_TASK STATEMENT_
The required output is the lines from the one with "Nonetheless, they do" through the end of the data, repeated verbatim, with no pictures included.

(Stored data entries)
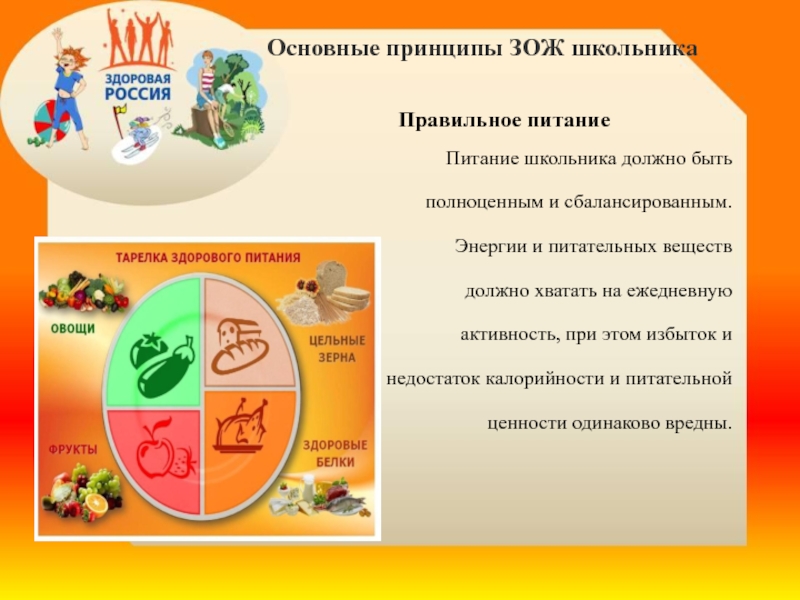 ЗДОРОВАЯ РОССИЯ

Основные принципы ЗОЖ школьника

Правильное питание

Питание школьника должно быть полноценным и сбалансированным. Энергии и питательных веществ должно хватать на ежедневную активность, при этом избыток и недостаток калорийности и питательной ценности одинаково вредны.

ТАРЕЛКА ЗДОРОВОГО ПИТАНИЯ

ОВОЩИ

ЦЕЛЬНЫЕ ЗЕРНА

ФРУКТЫ

ЗДОРОВЫЕ БЕЛКИ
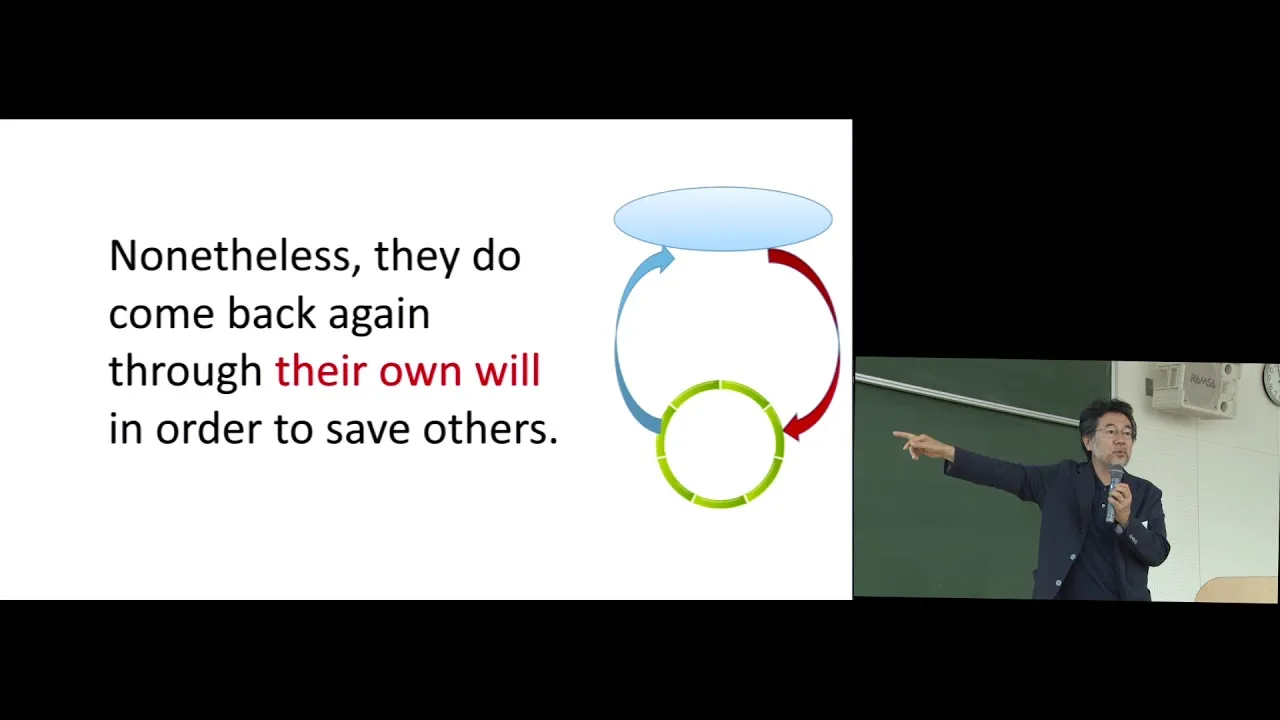 Nonetheless, they do come back again through their own will in order to save others.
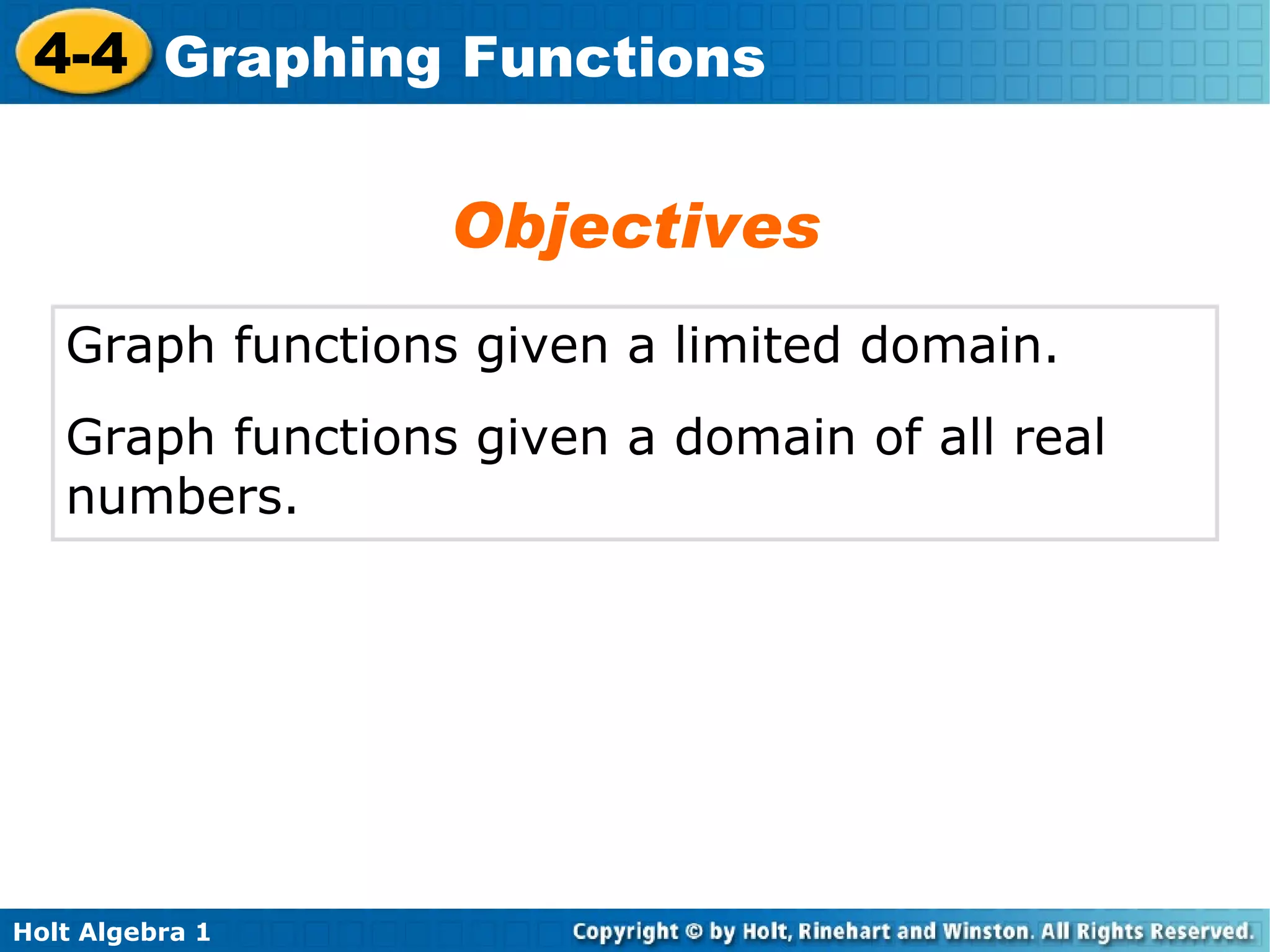 4-4 Graphing Functions

Objectives

Graph functions given a limited domain.

Graph functions given a domain of all real numbers.

Holt Algebra 1

Copyright © by Holt, Rinehart and Winston. All Rights Reserved.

_YOUR SOLUTION_
 Nonetheless, they do come back again through their own will in order to save others.
 4-4 Graphing Functions

Objectives

Graph functions given a limited domain.

Graph functions given a domain of all real numbers.

Holt Algebra 1

Copyright © by Holt, Rinehart and Winston. All Rights Reserved.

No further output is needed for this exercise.